Building a personal spending dashboard with Shiny

Author

Fendi Tsim

Published

November 3, 2024

Introduction

In this post, I present a personal spending dashboard (link) that helps visualize and analyse monthly spending. This Shiny app is for illustration purpose only.

Features

This spending dashboard allows user to upload a csv file with specific format (for more information, see the Home tab in the dashboard). User is required to provide spending of the past 12 months and current month.

This dashboard also provides you valuable information about your spending, such as:

  • How does your current month’s spending look like? (distribution)

  • How does your yearly spending trend look like? (trend)

  • Does your spending pattern in current month differ from that of average of last 12 months’? (overall comparison)
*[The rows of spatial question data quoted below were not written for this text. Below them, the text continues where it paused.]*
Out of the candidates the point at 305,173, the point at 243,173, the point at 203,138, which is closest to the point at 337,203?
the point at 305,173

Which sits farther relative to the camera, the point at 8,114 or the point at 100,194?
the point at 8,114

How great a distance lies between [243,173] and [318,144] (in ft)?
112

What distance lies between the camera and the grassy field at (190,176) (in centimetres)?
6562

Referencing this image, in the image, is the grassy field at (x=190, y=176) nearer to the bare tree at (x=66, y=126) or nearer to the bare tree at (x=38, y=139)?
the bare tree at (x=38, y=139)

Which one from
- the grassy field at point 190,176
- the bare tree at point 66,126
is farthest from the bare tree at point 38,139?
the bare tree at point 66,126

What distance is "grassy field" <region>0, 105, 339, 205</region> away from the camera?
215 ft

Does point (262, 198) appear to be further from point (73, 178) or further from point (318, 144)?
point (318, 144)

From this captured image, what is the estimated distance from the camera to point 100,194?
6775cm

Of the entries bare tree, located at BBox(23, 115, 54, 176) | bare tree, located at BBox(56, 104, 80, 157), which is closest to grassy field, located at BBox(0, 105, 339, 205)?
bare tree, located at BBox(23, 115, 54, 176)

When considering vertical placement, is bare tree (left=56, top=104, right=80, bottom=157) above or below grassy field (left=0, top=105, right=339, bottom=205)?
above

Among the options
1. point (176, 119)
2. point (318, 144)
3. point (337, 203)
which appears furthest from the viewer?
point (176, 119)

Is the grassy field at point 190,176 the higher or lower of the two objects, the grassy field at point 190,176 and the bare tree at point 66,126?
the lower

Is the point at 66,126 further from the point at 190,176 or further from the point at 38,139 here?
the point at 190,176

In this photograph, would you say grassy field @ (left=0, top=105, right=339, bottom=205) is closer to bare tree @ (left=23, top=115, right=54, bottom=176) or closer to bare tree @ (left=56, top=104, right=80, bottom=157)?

  • For each spending category, how does your current month’s improve from average of last 12 months’? (per-category comparison)

Background

I had a habit of keeping track of my monthly expenses since I moved to UK. Thankfully, my bank’s mobile app categorized my spending each month, which provides some insights on the distribution of my monthly spending.

Yet, I wondered if I could visualize and analyse how spending in each category varies over time, particularly over the last 12 months or so.

Also, it would be better to have a comparison in spending between current month and a reference group - which the average spending of the last 12 months (self-referencing) seems to do a pretty good job.

With a bit of techniques from Behavioural Science and some questions about monthly spending, I managed to create a draft of this dashboard. I was fortunate to have my friends (Junning and Shantanu) who provided valuable insights in terms of the layout and possibility of how this dashboard could be in the future!

With this spending dashboard, I have a few questions about managing personal spending:

  1. How do users react to absolute amounts vs. percentage changes in spending?
    It seems to me that these two might produce different results in the overspending and saving up sections (framing effect). The absolute amount would be a more effective tool than percentage changes when alerting how much a user overspent (in a ‘loss’ framing), simply because the latter would require a user to (i) be aware of what the original spending that is compared to, and (ii) perform a mathematical calculation with the information.

  2. Can this dashboard improve financial literacy?
    The aim of this dashboard is to provide simple, valuable insights on managing personal spending. Thus, it would be interesting to conduct a within-participant experiment, which is to measure a user’s financial literacy before and after using the dashboard for a period. For instance, we could elicit how well user manages their personal spending with a set of questions before they use this dashboard. We could inform them to use this dashboard weekly, bi-monthly, monthly with reminders. After a period (e.g., three months), we ask them the same set of questions and observe if there are any differences in response.

  3. Which is more effective for encouraging savings: personal or community reference points?
    In this dashboard, I applied self-referencing in the comparison (current month’s spending with average monthly spending of the 12 last months). One of the prevalent effect in reference-point literature is to comparing it with a community (e.g., you used 50% energy more than what your neighbours used in the last month in nudging energy-saving). To create such community-referencing effect, bank could make use of users’ spending (in anonymous way) to nudge for personal spending. Yet, it seems to me that it would be better and beneficial for banks if users could also be nudged to invest more, with the money they could save up from this.